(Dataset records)
-- Opening Marker --

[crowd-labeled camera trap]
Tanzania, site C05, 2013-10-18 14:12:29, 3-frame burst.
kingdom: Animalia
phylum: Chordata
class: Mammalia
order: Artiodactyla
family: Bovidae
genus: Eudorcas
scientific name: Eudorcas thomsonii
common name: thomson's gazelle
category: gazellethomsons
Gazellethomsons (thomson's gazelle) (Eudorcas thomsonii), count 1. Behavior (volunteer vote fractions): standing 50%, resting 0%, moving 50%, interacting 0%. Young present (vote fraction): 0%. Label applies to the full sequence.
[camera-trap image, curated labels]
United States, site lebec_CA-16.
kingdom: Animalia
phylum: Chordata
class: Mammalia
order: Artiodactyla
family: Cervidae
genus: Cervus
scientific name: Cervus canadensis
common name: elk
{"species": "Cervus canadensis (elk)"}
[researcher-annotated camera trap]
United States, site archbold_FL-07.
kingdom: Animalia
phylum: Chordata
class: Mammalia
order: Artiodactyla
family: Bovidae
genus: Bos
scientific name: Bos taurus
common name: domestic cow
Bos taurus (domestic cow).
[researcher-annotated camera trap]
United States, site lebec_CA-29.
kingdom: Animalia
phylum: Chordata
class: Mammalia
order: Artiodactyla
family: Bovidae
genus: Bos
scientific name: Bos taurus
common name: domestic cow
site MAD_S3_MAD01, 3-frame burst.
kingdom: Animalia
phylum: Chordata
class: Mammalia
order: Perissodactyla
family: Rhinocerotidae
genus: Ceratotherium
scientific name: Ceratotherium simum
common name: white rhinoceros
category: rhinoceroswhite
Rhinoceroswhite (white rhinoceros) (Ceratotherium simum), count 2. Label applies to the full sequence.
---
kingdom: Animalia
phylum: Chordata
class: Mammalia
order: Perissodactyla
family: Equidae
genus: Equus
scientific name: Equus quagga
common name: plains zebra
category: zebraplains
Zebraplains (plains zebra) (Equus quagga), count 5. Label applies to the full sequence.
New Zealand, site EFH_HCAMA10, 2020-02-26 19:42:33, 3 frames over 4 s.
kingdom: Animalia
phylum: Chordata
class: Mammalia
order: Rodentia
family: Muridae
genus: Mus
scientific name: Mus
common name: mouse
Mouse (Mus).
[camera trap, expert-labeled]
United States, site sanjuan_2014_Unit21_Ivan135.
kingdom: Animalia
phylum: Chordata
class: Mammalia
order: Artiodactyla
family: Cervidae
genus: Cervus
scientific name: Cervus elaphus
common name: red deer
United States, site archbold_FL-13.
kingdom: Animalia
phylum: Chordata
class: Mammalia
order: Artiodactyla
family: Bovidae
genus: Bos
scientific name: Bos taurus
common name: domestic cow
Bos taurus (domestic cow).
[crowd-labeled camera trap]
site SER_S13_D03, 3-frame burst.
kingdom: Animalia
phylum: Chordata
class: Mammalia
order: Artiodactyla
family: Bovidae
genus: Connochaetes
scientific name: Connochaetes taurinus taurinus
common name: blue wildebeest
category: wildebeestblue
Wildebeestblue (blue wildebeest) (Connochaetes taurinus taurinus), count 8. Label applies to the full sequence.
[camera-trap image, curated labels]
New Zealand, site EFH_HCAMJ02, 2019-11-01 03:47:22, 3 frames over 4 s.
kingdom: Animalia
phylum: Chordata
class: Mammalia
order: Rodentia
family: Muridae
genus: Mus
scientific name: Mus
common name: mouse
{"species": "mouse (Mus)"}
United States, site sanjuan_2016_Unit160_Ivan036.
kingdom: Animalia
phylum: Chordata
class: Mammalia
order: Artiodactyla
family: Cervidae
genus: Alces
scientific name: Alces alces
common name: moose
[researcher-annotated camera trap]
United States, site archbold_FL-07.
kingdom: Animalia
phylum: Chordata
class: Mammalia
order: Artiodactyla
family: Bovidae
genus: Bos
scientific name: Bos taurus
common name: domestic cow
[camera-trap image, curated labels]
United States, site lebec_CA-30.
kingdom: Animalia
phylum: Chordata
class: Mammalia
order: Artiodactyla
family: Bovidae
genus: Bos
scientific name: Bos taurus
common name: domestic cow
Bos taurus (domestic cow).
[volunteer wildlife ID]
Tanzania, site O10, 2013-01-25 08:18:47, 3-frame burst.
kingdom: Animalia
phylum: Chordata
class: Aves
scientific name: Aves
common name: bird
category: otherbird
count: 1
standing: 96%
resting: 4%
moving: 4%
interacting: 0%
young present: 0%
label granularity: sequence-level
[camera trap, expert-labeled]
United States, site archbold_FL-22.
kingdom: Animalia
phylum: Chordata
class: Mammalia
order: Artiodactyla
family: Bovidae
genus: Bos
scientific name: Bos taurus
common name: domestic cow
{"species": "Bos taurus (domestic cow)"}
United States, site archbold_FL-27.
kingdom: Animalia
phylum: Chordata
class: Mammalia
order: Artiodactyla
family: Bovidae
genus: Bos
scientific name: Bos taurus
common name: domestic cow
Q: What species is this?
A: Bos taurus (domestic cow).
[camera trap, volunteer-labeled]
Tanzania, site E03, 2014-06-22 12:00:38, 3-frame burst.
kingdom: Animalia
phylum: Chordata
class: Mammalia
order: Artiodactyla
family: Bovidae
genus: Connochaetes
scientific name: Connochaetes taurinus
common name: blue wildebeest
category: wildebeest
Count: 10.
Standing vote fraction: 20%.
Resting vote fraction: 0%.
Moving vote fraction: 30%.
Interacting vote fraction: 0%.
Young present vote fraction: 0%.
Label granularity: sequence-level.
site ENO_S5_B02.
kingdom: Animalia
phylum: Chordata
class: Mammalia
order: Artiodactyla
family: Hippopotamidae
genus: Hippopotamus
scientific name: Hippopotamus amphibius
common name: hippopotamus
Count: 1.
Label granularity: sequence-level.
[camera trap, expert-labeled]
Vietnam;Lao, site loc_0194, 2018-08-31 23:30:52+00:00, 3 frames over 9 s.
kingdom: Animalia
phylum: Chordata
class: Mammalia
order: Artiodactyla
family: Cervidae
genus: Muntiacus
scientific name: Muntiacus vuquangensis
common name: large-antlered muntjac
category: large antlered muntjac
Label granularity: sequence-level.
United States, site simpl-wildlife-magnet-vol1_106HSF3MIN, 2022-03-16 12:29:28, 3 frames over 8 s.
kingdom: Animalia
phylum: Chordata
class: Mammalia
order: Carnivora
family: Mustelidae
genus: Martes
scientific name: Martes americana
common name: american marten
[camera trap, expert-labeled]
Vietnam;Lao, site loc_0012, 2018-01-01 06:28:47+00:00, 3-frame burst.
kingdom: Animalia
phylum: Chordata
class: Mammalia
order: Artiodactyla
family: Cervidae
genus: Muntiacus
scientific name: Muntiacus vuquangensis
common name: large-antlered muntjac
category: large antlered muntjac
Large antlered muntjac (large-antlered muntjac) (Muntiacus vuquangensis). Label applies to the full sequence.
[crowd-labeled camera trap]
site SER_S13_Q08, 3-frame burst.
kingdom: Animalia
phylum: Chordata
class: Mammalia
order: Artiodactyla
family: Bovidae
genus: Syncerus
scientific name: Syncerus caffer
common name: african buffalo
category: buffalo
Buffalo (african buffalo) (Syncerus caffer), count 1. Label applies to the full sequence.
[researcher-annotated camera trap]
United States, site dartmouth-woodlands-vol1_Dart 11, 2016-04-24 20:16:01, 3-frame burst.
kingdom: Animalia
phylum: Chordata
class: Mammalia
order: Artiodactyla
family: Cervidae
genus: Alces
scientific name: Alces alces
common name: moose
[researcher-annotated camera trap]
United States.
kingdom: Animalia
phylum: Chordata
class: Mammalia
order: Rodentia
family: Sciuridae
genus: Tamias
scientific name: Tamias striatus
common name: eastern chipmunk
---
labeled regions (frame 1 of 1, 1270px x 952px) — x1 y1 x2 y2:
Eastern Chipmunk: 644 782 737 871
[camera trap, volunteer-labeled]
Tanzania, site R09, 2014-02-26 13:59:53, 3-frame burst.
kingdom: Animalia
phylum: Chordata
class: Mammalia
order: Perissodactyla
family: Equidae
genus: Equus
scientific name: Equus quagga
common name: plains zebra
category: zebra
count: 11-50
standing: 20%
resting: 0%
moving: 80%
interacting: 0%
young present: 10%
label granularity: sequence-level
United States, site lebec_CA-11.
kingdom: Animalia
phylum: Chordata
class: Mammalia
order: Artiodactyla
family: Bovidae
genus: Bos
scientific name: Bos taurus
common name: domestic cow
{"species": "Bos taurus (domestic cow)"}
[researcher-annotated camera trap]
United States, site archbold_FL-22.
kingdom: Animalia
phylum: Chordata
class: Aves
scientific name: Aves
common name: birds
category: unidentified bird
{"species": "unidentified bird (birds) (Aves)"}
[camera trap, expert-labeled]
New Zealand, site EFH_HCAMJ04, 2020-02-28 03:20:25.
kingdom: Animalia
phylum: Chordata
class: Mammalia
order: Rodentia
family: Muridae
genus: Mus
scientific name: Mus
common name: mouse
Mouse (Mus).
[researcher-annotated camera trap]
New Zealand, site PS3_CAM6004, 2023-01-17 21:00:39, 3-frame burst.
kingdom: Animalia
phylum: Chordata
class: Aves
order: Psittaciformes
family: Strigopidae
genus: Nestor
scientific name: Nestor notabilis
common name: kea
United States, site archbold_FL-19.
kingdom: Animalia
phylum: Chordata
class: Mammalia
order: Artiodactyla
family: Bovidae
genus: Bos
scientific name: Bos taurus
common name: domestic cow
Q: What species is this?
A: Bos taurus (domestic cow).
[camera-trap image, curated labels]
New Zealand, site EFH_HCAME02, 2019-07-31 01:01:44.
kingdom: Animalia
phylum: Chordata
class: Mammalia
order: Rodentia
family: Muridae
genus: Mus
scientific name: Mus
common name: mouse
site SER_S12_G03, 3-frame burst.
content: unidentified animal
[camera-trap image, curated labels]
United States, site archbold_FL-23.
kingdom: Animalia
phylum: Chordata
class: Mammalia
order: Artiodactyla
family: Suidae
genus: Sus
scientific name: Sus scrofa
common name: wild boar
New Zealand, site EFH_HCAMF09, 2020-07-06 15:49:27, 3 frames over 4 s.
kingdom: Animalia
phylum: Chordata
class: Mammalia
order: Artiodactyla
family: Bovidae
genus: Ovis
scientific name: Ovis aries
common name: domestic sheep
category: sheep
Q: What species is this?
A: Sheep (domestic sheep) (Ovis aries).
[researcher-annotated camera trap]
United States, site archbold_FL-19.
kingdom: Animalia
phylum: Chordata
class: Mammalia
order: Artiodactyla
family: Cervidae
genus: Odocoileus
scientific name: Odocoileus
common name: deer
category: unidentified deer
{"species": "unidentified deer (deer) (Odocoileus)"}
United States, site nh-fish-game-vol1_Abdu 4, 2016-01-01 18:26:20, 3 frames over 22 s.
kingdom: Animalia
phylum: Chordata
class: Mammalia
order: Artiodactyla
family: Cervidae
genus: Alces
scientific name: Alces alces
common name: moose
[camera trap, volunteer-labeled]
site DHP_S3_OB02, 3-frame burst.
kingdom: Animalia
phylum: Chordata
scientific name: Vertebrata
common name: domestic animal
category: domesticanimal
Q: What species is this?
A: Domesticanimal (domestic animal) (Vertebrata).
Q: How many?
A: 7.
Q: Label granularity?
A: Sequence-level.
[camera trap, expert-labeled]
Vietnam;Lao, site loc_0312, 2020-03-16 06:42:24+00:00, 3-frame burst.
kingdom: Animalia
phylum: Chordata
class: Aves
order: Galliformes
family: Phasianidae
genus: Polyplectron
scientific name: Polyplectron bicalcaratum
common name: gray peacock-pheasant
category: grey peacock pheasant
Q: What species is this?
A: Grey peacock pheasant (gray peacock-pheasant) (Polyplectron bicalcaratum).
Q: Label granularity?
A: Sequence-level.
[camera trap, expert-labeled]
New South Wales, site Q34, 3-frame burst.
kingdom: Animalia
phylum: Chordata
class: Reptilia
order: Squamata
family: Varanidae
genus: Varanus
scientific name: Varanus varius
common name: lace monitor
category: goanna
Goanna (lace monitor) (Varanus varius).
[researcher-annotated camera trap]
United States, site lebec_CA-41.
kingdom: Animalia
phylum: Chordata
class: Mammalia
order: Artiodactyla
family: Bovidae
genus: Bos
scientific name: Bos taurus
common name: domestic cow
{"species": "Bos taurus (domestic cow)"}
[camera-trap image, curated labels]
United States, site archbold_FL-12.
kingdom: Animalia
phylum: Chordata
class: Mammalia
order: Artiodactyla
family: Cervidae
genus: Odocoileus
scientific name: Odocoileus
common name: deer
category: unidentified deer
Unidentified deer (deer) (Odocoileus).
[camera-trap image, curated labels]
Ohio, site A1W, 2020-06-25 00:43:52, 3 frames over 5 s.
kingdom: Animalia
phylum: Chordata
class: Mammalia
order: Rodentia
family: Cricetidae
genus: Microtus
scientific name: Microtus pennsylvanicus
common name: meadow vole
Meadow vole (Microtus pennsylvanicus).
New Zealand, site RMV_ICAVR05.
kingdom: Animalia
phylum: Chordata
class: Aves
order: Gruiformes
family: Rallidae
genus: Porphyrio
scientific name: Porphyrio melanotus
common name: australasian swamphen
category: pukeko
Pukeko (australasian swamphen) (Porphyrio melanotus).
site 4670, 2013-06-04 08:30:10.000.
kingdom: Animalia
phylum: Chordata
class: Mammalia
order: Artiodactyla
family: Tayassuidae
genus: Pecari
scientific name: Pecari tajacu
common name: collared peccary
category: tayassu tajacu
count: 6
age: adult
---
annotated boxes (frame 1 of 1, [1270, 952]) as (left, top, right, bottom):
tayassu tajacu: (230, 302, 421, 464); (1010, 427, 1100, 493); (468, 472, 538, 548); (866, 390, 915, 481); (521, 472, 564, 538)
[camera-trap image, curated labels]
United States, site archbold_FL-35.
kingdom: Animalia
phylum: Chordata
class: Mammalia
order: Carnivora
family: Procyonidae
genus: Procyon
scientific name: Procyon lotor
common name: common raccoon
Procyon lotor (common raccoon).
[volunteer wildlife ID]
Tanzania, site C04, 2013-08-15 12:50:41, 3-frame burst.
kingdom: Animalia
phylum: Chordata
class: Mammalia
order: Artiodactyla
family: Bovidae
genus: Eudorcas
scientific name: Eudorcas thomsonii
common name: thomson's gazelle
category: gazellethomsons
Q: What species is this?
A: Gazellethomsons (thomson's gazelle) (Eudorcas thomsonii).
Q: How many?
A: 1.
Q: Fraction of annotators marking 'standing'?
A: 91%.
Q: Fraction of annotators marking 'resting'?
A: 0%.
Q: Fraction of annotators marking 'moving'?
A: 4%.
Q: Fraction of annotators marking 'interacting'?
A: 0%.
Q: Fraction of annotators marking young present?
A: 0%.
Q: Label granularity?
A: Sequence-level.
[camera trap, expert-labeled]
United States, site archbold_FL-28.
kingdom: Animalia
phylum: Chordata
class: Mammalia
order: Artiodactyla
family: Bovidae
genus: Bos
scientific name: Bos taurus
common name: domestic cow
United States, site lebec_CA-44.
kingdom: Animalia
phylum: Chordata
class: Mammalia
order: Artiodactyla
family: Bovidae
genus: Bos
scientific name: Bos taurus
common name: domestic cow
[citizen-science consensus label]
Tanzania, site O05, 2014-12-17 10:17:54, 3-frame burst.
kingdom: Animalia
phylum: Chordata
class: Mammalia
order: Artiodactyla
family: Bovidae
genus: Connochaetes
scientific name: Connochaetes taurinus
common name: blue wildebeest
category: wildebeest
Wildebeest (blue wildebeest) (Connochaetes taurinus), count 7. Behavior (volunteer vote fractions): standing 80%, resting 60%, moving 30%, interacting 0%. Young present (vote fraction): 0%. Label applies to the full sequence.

-- Closing Marker --

_Task prompt_
Begin at the line that has "family: Sciuridae" in the entries above; stop after the line that has "scientific name: Sus scrofa". Transcribe exactly those lines and no others.

_Task output_
family: Sciuridae
genus: Tamias
scientific name: Tamias striatus
common name: eastern chipmunk
---
labeled regions (frame 1 of 1, 1270px x 952px) — x1 y1 x2 y2:
Eastern Chipmunk: 644 782 737 871
[camera trap, volunteer-labeled]
Tanzania, site R09, 2014-02-26 13:59:53, 3-frame burst.
kingdom: Animalia
phylum: Chordata
class: Mammalia
order: Perissodactyla
family: Equidae
genus: Equus
scientific name: Equus quagga
common name: plains zebra
category: zebra
count: 11-50
standing: 20%
resting: 0%
moving: 80%
interacting: 0%
young present: 10%
label granularity: sequence-level
United States, site lebec_CA-11.
kingdom: Animalia
phylum: Chordata
class: Mammalia
order: Artiodactyla
family: Bovidae
genus: Bos
scientific name: Bos taurus
common name: domestic cow
{"species": "Bos taurus (domestic cow)"}
[researcher-annotated camera trap]
United States, site archbold_FL-22.
kingdom: Animalia
phylum: Chordata
class: Aves
scientific name: Aves
common name: birds
category: unidentified bird
{"species": "unidentified bird (birds) (Aves)"}
[camera trap, expert-labeled]
New Zealand, site EFH_HCAMJ04, 2020-02-28 03:20:25.
kingdom: Animalia
phylum: Chordata
class: Mammalia
order: Rodentia
family: Muridae
genus: Mus
scientific name: Mus
common name: mouse
Mouse (Mus).
[researcher-annotated camera trap]
New Zealand, site PS3_CAM6004, 2023-01-17 21:00:39, 3-frame burst.
kingdom: Animalia
phylum: Chordata
class: Aves
order: Psittaciformes
family: Strigopidae
genus: Nestor
scientific name: Nestor notabilis
common name: kea
United States, site archbold_FL-19.
kingdom: Animalia
phylum: Chordata
class: Mammalia
order: Artiodactyla
family: Bovidae
genus: Bos
scientific name: Bos taurus
common name: domestic cow
Q: What species is this?
A: Bos taurus (domestic cow).
[camera-trap image, curated labels]
New Zealand, site EFH_HCAME02, 2019-07-31 01:01:44.
kingdom: Animalia
phylum: Chordata
class: Mammalia
order: Rodentia
family: Muridae
genus: Mus
scientific name: Mus
common name: mouse
site SER_S12_G03, 3-frame burst.
content: unidentified animal
[camera-trap image, curated labels]
United States, site archbold_FL-23.
kingdom: Animalia
phylum: Chordata
class: Mammalia
order: Artiodactyla
family: Suidae
genus: Sus
scientific name: Sus scrofa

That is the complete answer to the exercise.